Black Box Alerts May Be Harming Mental Health

United States – New evidence suggests that ‘Black Box’ warnings of potential dangers added to antidepressants might have actually helped to cause more suicides and deaths among youngsters.

The alerts state that antidepressants could increase the risk of suicidal thinking and behavior in children and adolescents, the purpose of which was to make doctors pay more attention to the young patients taking the medications, experts explained, as reported by HealthDay.

Instead, it has made doctors reconsider their options for prescribing antidepressants to youth and probably has led to a decrease in mental health among kids and teens, findings depict.

Antidepressant Prescriptions Drop, Suicide Rates Rise

“These consequences of the warnings are, however, sudden, simultaneous, and universal and it is these drastic changes – the cut in the use of anti-depressants and a rise in mortality from suicide – that this study establishes over 14 years of robust research” the lead researcher in the study, Prof Stephen Soumerai from the Pilgrim Health Care Institute Harvard Medical School, said.

Since 2003, the US FDA has stated that antidepressants might lead to the risk of suicidal thoughts and actions in children.

A Black Box was inserted, and the FDA ordered it. Labeling of antidepressants should contain a Black Box warning notifying the doctors of this possible effect in kids below eighteen years. In 2007, the FDA expanded the warning to young adults up to 24 years of age.

FDA Expanded the Warnings but Screenings Remained Low

The potential impact of the warning regarding the risk of suicide on the treatment of depression was explored by the meta-analysis of the study data pooled from 11 trials conducted between 2003 and 2022.

The data reveal that less than 5% of young patients were screened for suicidal ideation and behavior as was advised by the warning.
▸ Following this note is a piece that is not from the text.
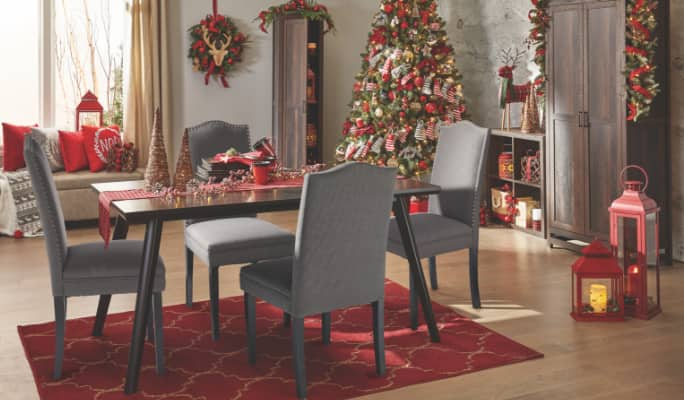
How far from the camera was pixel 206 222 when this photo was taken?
4.55 meters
Ultimately, this rate did not change” before and “after the FDA mandated the warning.

However, seven of them established that antidepressant treatment, as well as its usage, reduced between 20-50% during that period.

Study Calls for Re-Evaluation of Black Box Warnings

Similar trends indicated that there was a progressive rise in antidepressant prescriptions in the years prior to the first FDA cautionary notice and a sharp, persisting decline in the subsequent years after the issuance of the warnings, as reported by HealthDay.

“The consistency in observed harms and absence of observed benefits after the Black Box warnings indicate this is not a coincidence,” Soumerai said in a Harvard news release. “We recommend that the FDA consider incorporating the Black Box warnings into the list of routine warnings that pose fewer health risks or potentially removing the warnings altogether.”